Yes, the small firm was for us. Our previous lawyers had all been with large firms, and although those relationships had started off well enough, they eventually went south – because of us, or the lawyers, or circumstances, I’ll never know which.
In one case, we thought our lawyer was charging too much. When we complained to him, he said he’d look into it – and then charged us for the call complaining about being overcharged. In another case, a board member spoke sternly to a receptionist at the lawyer’s office. I later got a call from the attorney complaining that he had found the receptionist sobbing in the bathroom because of the “harsh” language my colleague had used in his conversation with her. (He had simply made a stern-sounding comment about the firm – which she apparently took to mean her.)
Now we needed our current attorney to step up to the plate and deal with a situation that had developed. We were unhappy with his approach, however. For two months, we had repeatedly called our lawyer asking him to take some action on a pending matter. He said it would be better if we got a counselor who specialized in cases like ours; he said he had one; then he said she had died; then he said he had found another, but we would have to communicate with him through our lawyer, who would act as liaison. When we said that was unacceptable and we’d have to meet with the potential lawyer first, he said he would set up a meeting. Then we played phone tag with our lawyer for weeks. He was in court, we were told; he’s on a conference call; we just missed him. The excuses became as empty as a politician’s promises. When we finally reached our attorney, he said his specialist lawyer was in Europe for a week; he’d talk to us on his return.

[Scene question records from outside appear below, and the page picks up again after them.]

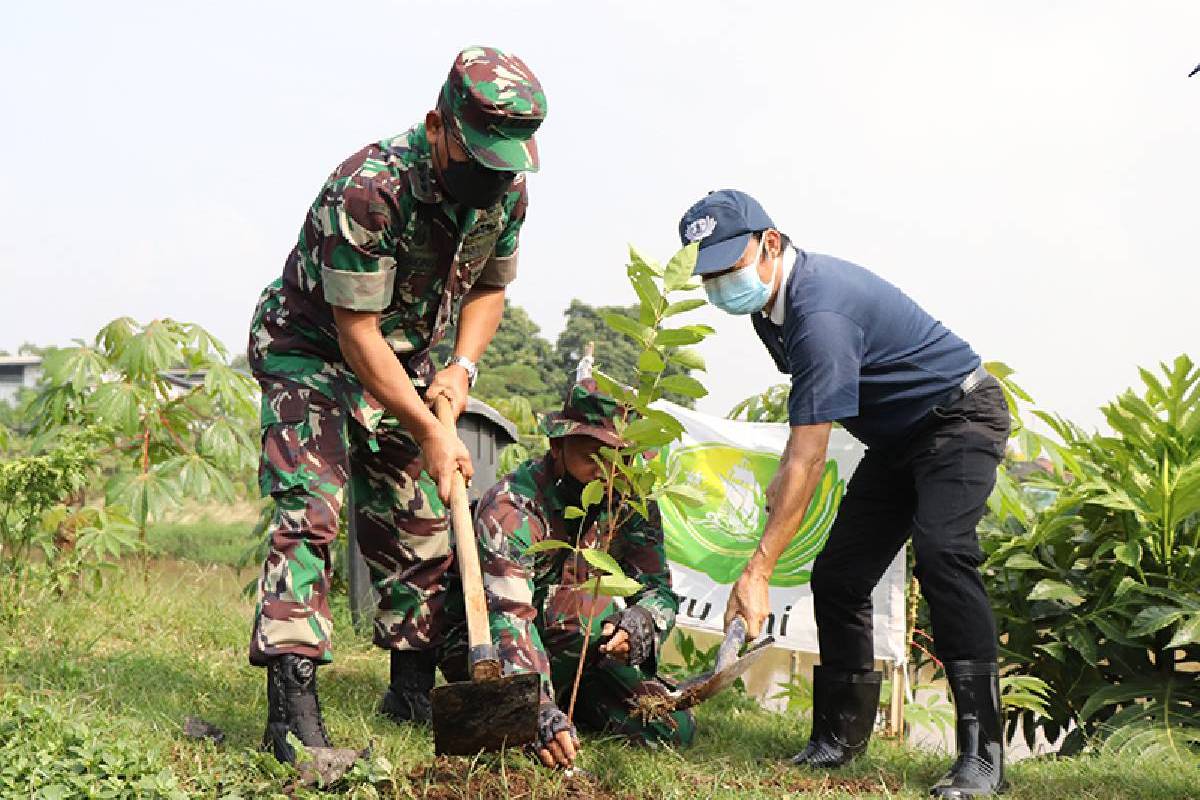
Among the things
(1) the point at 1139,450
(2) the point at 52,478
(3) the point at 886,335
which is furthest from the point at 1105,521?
(2) the point at 52,478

That’s when we thought, “Well, we’re happy with our lawyer on everyday matters. So, why don’t we keep him to handle that and do what he has been doing – hunt for our own specialist attorney?” On researching the matter, we found that more and more small and mid-sized co-ops and condos were bypassing their regular counsel on certain matters for a specialist in one area of the law to come in and handle a specific case. This is a common practice with co-ops employing tax certiorari lawyers, for example, who just handle tax challenge cases.

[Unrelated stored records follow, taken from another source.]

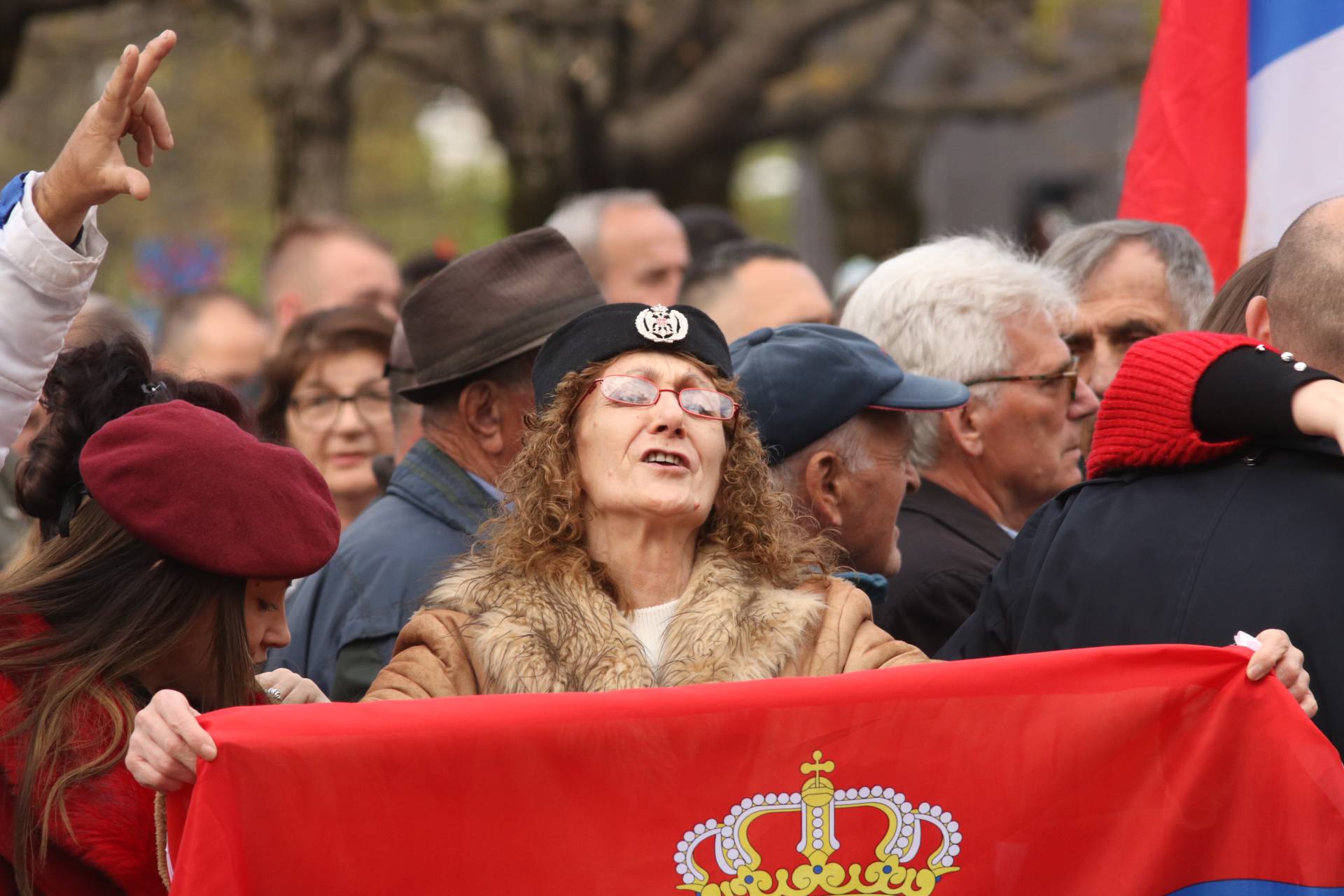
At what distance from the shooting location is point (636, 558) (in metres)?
3.41

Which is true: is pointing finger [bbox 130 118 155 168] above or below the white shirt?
above

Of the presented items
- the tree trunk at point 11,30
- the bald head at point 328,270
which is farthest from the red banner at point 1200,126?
the tree trunk at point 11,30

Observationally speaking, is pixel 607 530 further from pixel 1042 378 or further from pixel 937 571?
pixel 1042 378

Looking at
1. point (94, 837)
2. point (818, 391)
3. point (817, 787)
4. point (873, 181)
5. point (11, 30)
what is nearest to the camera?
point (94, 837)

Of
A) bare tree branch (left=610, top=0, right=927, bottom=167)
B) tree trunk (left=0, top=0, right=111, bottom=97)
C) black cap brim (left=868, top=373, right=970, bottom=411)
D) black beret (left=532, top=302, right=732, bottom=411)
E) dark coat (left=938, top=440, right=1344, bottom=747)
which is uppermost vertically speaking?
tree trunk (left=0, top=0, right=111, bottom=97)

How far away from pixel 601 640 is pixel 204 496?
745 millimetres

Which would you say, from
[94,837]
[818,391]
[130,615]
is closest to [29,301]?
[130,615]

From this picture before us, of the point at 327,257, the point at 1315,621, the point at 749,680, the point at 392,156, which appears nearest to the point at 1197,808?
the point at 1315,621

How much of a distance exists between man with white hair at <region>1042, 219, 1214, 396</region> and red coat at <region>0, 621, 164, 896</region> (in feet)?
10.8

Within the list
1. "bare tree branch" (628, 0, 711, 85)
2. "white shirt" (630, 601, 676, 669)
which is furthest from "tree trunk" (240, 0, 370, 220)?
"white shirt" (630, 601, 676, 669)

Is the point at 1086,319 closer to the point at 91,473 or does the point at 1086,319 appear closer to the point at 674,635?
the point at 674,635

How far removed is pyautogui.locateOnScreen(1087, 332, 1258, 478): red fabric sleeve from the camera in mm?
3164

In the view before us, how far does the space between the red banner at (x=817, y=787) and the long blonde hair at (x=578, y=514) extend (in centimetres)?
46

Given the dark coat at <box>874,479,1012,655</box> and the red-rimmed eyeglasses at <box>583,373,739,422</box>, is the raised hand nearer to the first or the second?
the red-rimmed eyeglasses at <box>583,373,739,422</box>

Sometimes the regular counsel will suggest hiring a specialist; other times, he will just bless it and say, “Go ahead. He is better equipped for this than I am.” At yet other times, he doesn’t even know about it. Fees can be an issue: the hired gun may charge $300 an hour and the regular counsel gets an additional $50 fee because he’s the house attorney.

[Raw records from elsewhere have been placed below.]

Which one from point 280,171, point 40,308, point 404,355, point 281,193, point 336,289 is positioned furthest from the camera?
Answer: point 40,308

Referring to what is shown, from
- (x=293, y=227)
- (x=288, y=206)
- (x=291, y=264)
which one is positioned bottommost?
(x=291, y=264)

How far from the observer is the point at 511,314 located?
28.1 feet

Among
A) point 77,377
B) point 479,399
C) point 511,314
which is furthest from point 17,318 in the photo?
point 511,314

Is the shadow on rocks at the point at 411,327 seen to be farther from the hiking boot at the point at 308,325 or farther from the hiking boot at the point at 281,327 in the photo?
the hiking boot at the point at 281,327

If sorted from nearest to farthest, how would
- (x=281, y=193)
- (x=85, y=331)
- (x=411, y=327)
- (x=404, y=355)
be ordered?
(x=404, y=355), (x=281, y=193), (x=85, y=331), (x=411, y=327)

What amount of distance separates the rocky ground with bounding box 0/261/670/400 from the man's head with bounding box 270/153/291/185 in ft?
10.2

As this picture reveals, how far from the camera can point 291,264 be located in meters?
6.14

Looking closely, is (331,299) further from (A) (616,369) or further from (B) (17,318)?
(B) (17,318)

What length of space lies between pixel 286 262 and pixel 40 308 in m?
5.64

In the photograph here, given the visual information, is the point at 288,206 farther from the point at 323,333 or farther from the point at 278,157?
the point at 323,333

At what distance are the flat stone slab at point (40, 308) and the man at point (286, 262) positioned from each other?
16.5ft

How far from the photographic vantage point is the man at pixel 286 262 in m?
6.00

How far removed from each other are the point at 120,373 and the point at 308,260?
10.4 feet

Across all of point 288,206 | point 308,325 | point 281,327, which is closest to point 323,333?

Attorney Bruce Cholst, a partner in Rosen Livingston & Cholst, calls it an unusual practice, but nonetheless, he has served as a specialist lawyer himself. In such cases, he thinks there’s often an ulterior motive. “Sometimes, I think they are trying me out” as a replacement for their current lawyer, he explains.
In fact, it’s really a no-brainer. As management executive Ellen Kornfeld of the Lovett Company says: “I represent boards that frequently hire these specialist attorneys and it’s really quite logical: you wouldn’t hire a civil lawyer for a criminal case, nor would you hire a criminal lawyer to handle a co-op matter.”
Unless, God forbid, you were under indictment. But that’s another story.